Fovea Hex
The Salt Garden III 10″/MCD
(Janet Records/Headphone Dust/Die Stadt DS121)

Ein leuchtender Stern am schwarzen Himmel unserer Zeit = Clodagh Simonds. Man kann nur dankbar sein, für diese stellare Musik, für diese ätherischen Töne, die das Gemüt wohltuend umspülen. Pathos muss an dieser Stelle sein, denn die Musik von Fovea Hex lebt von Pathos in seiner einzig zulässigen Form: der Übertreibung in der Musik.
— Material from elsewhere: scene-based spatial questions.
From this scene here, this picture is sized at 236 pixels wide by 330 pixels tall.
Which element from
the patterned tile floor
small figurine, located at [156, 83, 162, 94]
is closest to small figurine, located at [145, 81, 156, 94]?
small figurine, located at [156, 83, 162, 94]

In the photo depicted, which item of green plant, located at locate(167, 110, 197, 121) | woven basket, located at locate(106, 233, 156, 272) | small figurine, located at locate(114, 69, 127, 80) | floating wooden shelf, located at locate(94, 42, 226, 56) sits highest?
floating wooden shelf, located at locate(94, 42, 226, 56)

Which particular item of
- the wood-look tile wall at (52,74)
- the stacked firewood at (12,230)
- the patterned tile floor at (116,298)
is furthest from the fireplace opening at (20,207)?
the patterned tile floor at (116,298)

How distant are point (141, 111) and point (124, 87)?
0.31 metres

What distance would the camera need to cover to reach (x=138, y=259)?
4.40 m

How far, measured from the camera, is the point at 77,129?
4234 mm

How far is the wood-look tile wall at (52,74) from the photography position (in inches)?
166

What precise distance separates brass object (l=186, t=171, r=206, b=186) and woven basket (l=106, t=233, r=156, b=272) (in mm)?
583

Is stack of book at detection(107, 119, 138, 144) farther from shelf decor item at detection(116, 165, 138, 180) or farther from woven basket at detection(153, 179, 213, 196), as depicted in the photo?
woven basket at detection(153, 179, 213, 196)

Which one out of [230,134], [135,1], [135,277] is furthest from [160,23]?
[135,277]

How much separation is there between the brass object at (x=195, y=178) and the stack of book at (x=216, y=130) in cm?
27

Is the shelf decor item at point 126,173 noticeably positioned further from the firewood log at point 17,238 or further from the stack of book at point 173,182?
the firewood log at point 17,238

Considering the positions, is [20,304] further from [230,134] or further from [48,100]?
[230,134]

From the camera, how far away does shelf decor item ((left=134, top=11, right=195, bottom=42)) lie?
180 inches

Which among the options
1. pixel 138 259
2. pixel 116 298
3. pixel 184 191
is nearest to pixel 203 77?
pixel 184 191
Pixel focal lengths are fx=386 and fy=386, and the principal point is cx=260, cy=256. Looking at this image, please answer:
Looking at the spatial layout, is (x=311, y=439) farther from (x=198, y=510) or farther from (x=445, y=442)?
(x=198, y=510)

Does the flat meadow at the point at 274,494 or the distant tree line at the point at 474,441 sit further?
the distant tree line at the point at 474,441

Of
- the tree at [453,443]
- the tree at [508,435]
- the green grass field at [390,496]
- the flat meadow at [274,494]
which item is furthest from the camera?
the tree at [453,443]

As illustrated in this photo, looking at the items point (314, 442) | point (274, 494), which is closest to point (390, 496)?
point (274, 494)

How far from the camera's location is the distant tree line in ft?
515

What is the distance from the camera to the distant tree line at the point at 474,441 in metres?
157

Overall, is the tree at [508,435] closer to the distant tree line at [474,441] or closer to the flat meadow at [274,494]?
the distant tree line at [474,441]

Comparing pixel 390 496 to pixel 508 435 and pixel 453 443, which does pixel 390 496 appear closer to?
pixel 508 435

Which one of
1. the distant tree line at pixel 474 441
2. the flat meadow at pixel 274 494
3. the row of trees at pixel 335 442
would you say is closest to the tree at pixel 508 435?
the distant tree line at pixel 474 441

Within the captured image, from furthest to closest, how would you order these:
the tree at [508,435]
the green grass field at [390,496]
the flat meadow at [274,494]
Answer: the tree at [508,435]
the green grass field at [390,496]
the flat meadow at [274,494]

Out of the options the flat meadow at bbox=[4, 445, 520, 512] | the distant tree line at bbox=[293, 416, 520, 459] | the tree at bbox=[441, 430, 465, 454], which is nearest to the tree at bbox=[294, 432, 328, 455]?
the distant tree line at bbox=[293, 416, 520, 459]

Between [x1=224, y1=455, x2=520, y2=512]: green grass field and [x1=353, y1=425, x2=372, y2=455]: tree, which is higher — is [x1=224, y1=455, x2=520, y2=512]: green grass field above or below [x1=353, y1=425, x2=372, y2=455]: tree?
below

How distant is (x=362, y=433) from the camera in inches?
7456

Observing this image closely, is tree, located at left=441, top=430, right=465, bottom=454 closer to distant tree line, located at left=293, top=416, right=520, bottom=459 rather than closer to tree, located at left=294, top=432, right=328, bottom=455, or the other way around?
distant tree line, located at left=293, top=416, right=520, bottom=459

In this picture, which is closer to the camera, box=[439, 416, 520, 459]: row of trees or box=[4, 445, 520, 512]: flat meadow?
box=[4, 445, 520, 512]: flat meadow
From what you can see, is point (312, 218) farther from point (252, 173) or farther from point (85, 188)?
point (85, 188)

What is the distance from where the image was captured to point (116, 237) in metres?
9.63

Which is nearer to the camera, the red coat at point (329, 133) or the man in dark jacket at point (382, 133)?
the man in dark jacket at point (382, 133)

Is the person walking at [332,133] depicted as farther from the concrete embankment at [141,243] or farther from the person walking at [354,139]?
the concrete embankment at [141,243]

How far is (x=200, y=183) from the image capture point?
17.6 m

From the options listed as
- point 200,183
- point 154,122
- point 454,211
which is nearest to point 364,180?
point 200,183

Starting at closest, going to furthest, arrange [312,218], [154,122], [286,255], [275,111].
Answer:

The Salt Garden III (benannt nach Margaret Atwood?) schließt als 10″ und CD-Single die Sammlung kurzer und eindrücklicher Lieder von Clodagh Simonds ab. Auf der dritten Folge sind vier Tracks enthalten, davon ein Instrumental und eine mit einem Chor eingespielte Nummer. The Land’s Alight erklang in einer rauen Fassung bereits auf dem von aufabwegen organisierten Geräuschwelten-Festival in Münster im Jahr 2016 – irgend einen Vorteil muss die Plackerei ja haben! Ein wunderschöner in zarte Pulse gegossener Seufzer. Gefolgt von einem bedeckten Piano/Streich-Instrumental in anthroposophischen Moll-Farben. Die zweite Seite der 10″ hat es in sich, hier kommen zwei absolut zeitlos traurige, sehr deepe Stücke. A Million Fires setzt einen kräftigen Choral in ein Bett aus fragilen Harmonium-Akkorden und liefert mit den Lyrics „Don’t worry – I have a million fires for you / you just call my name.“ eine Phrase, die man sich einfach gerne an die Wand hängen würde. The Given Heat scheint von der Aufklärung der Gedanken zu handeln, vielleicht auch vom Kampf gegen Trübsal und ähnlichen Bürden. Text und Klang sind auf ungewöhnliche Weise miteinander verbunden, bis in einem drängen Vielklang die Auflösung folgt und die Sonne durch die Wolken gebrochen ist. Wunderbar! In der limitierten Fassung der 10″ gibt es zusätzlcih zur dreingegebenen CD-Single eine weitere MCD mit vier Remixes von Steven Wilson, der ja gemeinsam mit Jochen Schwarz auch für die Herausbringung der Musik von Fovea Hex verantwortlich zeichnet. Diese Remixes oder vielmehr Neuinterpretationen greifen die schwebenden Elemente der Originalstücke auf und verstärken diese zu kammermusikalischen oder synthetischen kleinen Perlen; manchmal unter beibehaltung von stimmlichen Fragmenten, manchmal als träumerische Instrumentals. Insgesamt wirklich eine im Wortsinn schöne und dezidiert weiche Musik, die so gar nicht in unsere coole und vermeintlich aufgeklärte Zeit passen will.